Carnet de bord # 3 Un jour, un chapitre

Par Jean Lambert-wild

 

Je me souviens très bien du soir où j’ai rencontré Charles-Ferdinand Ramuz. J’étais à Monthey en Suisse, en résidence au Théâtre du Crochetan. Quelques heures auparavant, nous discutions avec Lorenzo Malaguerra des textes que nous voulions interpréter ou adapter pour la scène. C’était une conversation passionnée. S’étaient invités à notre table Samuel Beckett, William Shakespeare, Shigeru Mizuki, Miguel de Cervantès, Elfried Jelinek, Jean-Luc Largarce, Zhang Leping, Catherine Lefeuvre, Jacques-Henri Bernardin de Saint-Pierre, Molière, Peter Handke et tant d’autres qui s’asseyaient un instant, enfiévraient nos yeux puis trinquaient avec nous d’une petite arvine au bonheur d’être en vie. Nous les saluions à grands gestes avec la reconnaissance que nous leur devions d’avoir la permission de nous prélasser dans ces prairies de mots qu’un beau soleil d’été nous offrait en pâturage. Nous allions nous séparer lorsque Lorenzo m’interpella avec son autorité douce de Valaisan. - « Et Ramuz ! » - « Ramuz ?» répondis-je bêtement « C’est qui ? ». La moue renfrognée de Lorenzo m’avertit sans que je puisse en douter que mon ignorance était une faute de goût, plus même, une insulte. - « Ramuz.. » dit-il « C’est l’auteur qui sculpte ces montagnes ! ». Lorenzo a cette faculté lyrique de vous assener une vérité comme un coup de piolet. Je répondis en m’agrippant à son bras - « Et bien mon ami, je vais le lire sans tarder et puis tu m’emmèneras en haut de ces montagnes que je ne connais pas». – « Tu feras bien ! » répondit-il en riant pour me rassurer de mon inculte balourdise.


 

Le soir même, dans la petite chambre qui me servait de refuge, il y avait posé sur mon lit un exemplaire broché de La Grande peur dans la montagne dans son édition Grasset de 1926. Le livre était défraichi, légèrement ébarbé. La couverture insolée avait des tâches brunes au nuances variées. Cet ouvrage avait dû faire la joie d’insectes bibliophages qui peut-être y vivaient encore. Il ne m’apparaissait pas bien prudent de les déranger.

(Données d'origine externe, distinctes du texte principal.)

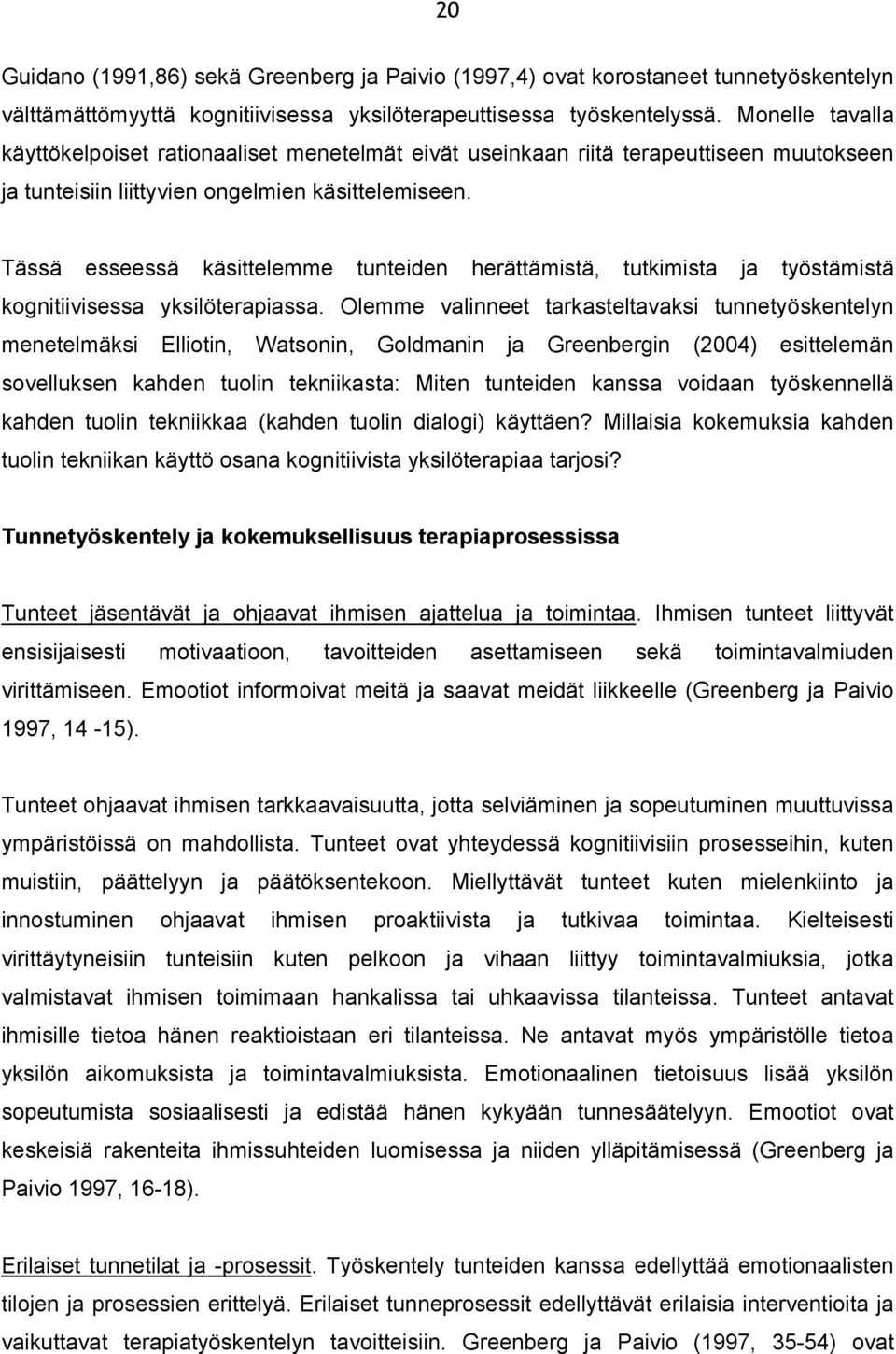 Tässä esseessä käsittelemme tunteiden herättämistä, tutkimista ja työstämistä kognitiivisessa yksilöterapiassa.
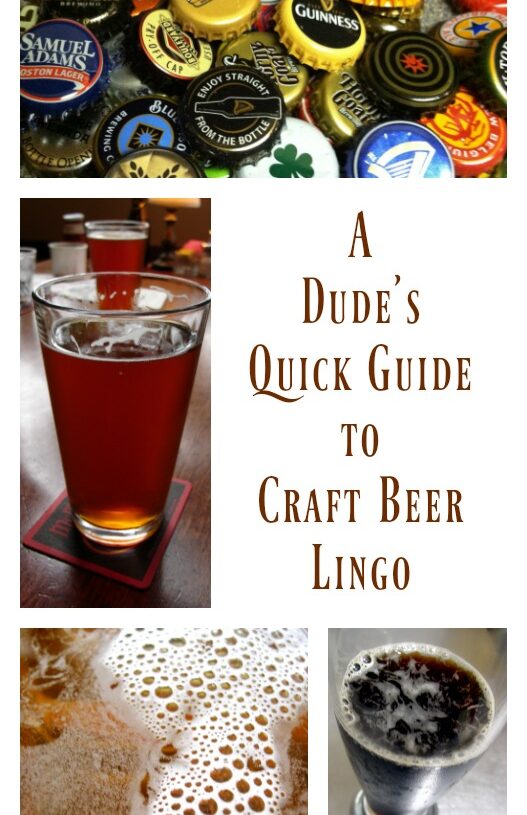 A Dude’s Quick Guide to Craft Beer Lingo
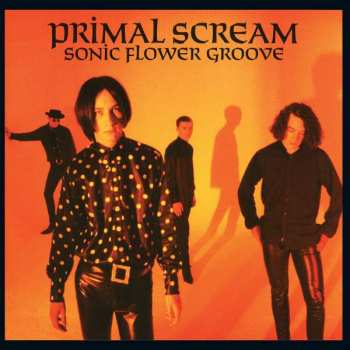 LP Primal Scream: Sonic Flower Groove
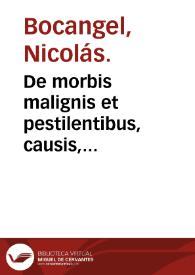 Portada:De morbis malignis et pestilentibus, causis, presagijs, &amp; medendi methodo: de remedijs insuper preseruatiuis, tractatus / autore Nicolao Bocaangelino ...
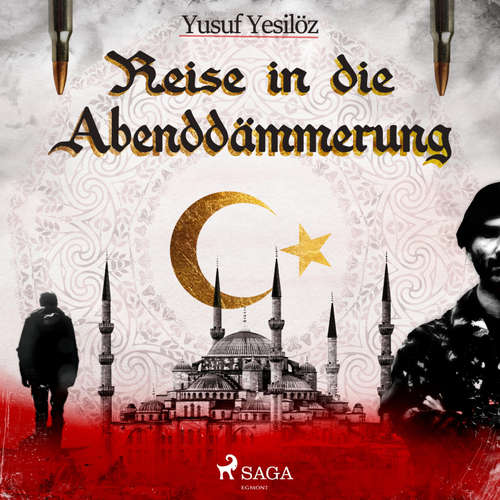 Hoerbuch Reise in die Abenddämmerung (Ungekürzt) - Yusuf Yesilöz - Knut Müller
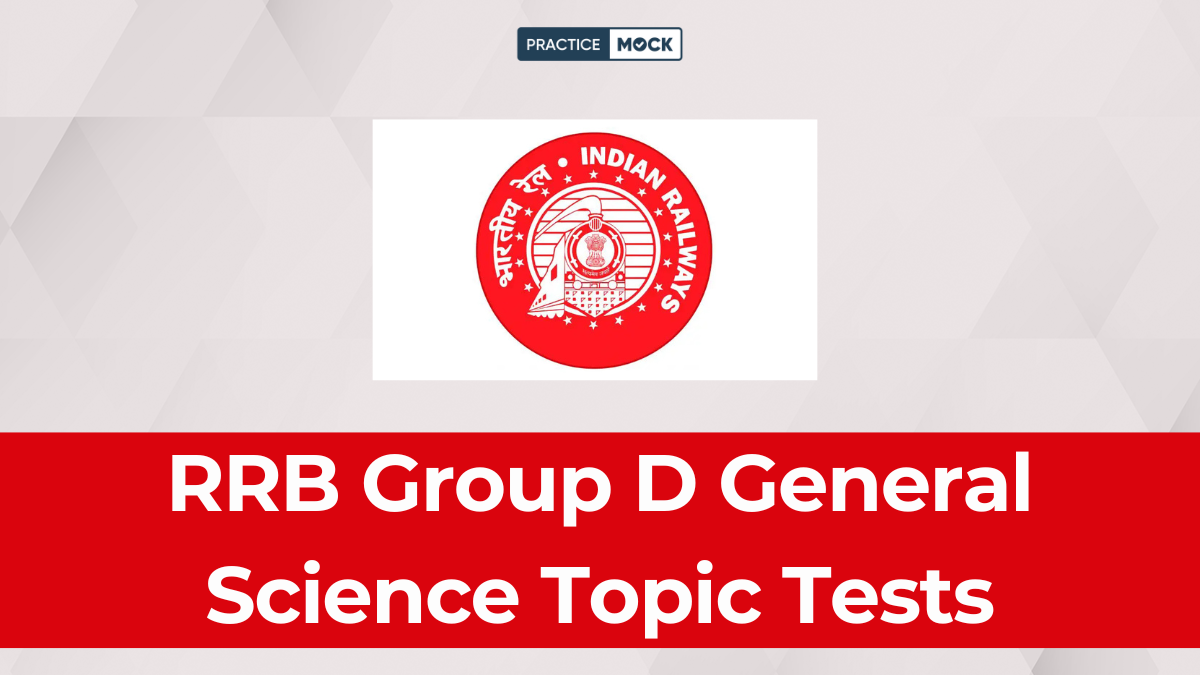 RRB Group D General Science Topic Tests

Étrangement ce livre me faisait peur. J’avais une grande réticence à m’en approcher. Certains livres sont plus que des livres. Je sais qu’ils contiennent des vies que je ne vivrai pas, des émotions que je ne connaitrai pas. C’est toujours avec respect que je demande à un livre de s’ouvrir et c’est toujours au murmure d’un merci que je le referme. Il émanait de ce livre une magie qui se diffusait sur la couette du lit, une force étrange qui colorait les murs de ma chambre. Il me semblait même qu’elle faisait trémuler la petite ampoule au plafond que je voyais lutter pour ne pas s’éteindre et dont la lumière jaunâtre paraissait malade. Je m’approchais doucement, pris le livre dans mes mains, le posais sur mes genoux. J’attendis. La nuit vint. Emporté par l’avalanche des douze coups répétés de la cloche de l’église qui résonnèrent dans la chambre comme si j’eu installé mon lit dans le clocher lui-même, j’ouvris le livre en retenant ma respiration.

 

Je fus tout de suite happé. Une fièvre s’empara de moi. Je sentais entre chaque mot la force des montagnes. Il me semblait que je suivais, hagard, une ombre qui trottait et sautait de phrase en phrase comme un chamois le ferait au flanc d’une falaise. A certains moments de ma lecture, épuisé de la suivre, je fus obligé de refermer l’ouvrage pour reprendre mon souffle. Mais ne pouvant pas rester plus longtemps indécis, à ne pas savoir si je devais me contenter de ce que j’étais ou si je devais oser l’aventure de mes incompris, je reprenais ma course pour, à la dernière page, atteindre une crête ensoleillée d’humanité que je ne soupçonnais pas.

C’est ainsi que je découvris « la parlure » de Ramuz. Et ce sentiment premier ne m’a jamais quitté. Je le retrouve à toutes mes lectures. 

En arrivant au milieu du stade de La Rabine, je fus saisi d’une émotion étonnante. Marchant vers le pupitre où m’attendait le premier chapitre de Si le soleil ne revenait pas, je revécus cette première nuit avec Ramuz, puis toutes les autres où j’avais réchauffé mon âme en lisant : Raison d’êtreLa beauté sur la terre, Derborence,AlineJean-Luc persécuté… Une œuvre qui s’adresse à chacun avec la rigueur de nous offrir un accès aux sommets.